The Cross-Gulf Travel Theory proposes the idea that the ancient Maya came to southwest Florida when devastating droughts occurred on the Yucatán Peninsula of Mexico as early as the ninth century, and that they ended up around Lake Okeechobee.
The Maya may have believed that they were following their god to Florida.
Images of the Oculate Being can be traced in ancient cultures from South America to Mexico. Different cultures separated by distance and time develop a very similar deity who is usually pictured flying, has what art historians call “goggle eyes,” and is associated with agriculture, particularly the growing of corn.
Sandra Starr, former senior researcher at the Smithsonian Institution National Museum of the American Indian, is the first to recognize that the different ancient deities of South and Central America all share the same mythology.
“It’s always a surprise to see that the large maize corn cultures all created a deity for what kept them alive, the corn and maize,” says Starr. “Even though the cultures were sometimes thousands of miles away, they envisioned this man as a separate person, but with the same legend. That’s the astounding part.”
While the deities appear in different forms and with different names, Starr has identified visual cues that indicate that the deities share the same story.
“Most profoundly, that he appeared out of nowhere and he went away, saying he would return,” says Starr. “So there are many things that are alike.
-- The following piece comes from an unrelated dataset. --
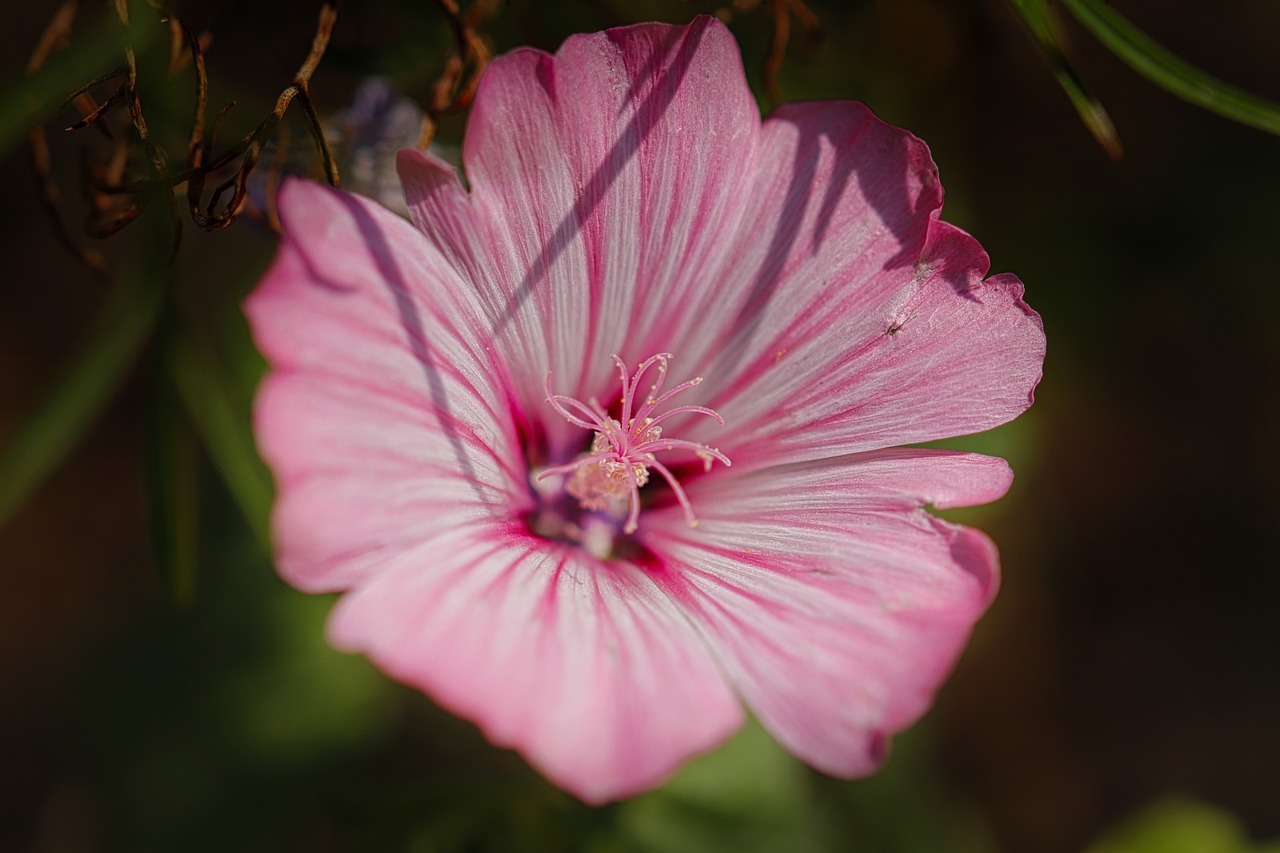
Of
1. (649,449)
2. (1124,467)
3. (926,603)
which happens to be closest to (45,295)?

But as you can assume, the creative people in each of these cultures were either untrained or had very little to do with each other, so they used the materials that were nearest to them. Some were all stone; some were ceramic, some were almost impossible to work with. They still expressed this deity. So, of course, it took different shapes.”
The ancient Maya on the Yucatán Peninsula of Mexico had sophisticated cities at places such as Chichén Itzá and Tulum, where they built stone temples that endure today. The Maya would make pilgrimages to these temples.
“You go to the temples you have built, a pyramid-like thing in most cases, to the deity of corn and maize,” Starr says. “In every case, when you follow the pilgrimage lines, and you already understand that the deity made a statement that he would return, and you are at the end of the road there in the Yucatán, and the drought was killing you all, you would, if you hypothesize yourself in the situation, you would want to find him.”
The plausibility of the Cross-Gulf Travel Theory is supported by the fact that the ancient Maya were accomplished mariners, known for constructing very large canoes.
“These were sailing vessels that could seat 25,” says Starr. “They were 8 or 9 feet across, and heavy duty, and had different bow and stern than the other types of pointed canoes. I think because of their mathematical genius, their ability to have orientation from the stars, these were ideal mariners.”
The Gulf currents could have brought the Maya to southwest Florida, and they may have ended up near Lake Okeechobee.
Starr hypothesizes that when severe drought may have driven people off the coast of the Yucatán and into the Gulf of Mexico, they would have brought gifts, and materials they would need when they reached land.
The Maya would have brought maize to grow, and archaeologist William Sears, who died in 1996, found a rare abundance of maize corn pollen at the Fort Center Archaeological Site near Lake Okeechobee. The site also contains a crescent shaped mound most closely associated with the Maya.
The crested caracara bird was important to Mayan royalty. The bird is found in South and Central America, but is not common in Florida.
“When you start to map where those birds are, I was astonished and thrilled to find that there was a whole section in the center of Florida, around Lake Okeechobee, where there are some of these crested caracaras,” says Starr. “They don’t fly much; they wouldn’t have migrated, so how did they get there?”
While the Cross-Gulf Travel Theory is not yet generally accepted as fact among anthropologists, evidence supporting the idea continues to be accumulated.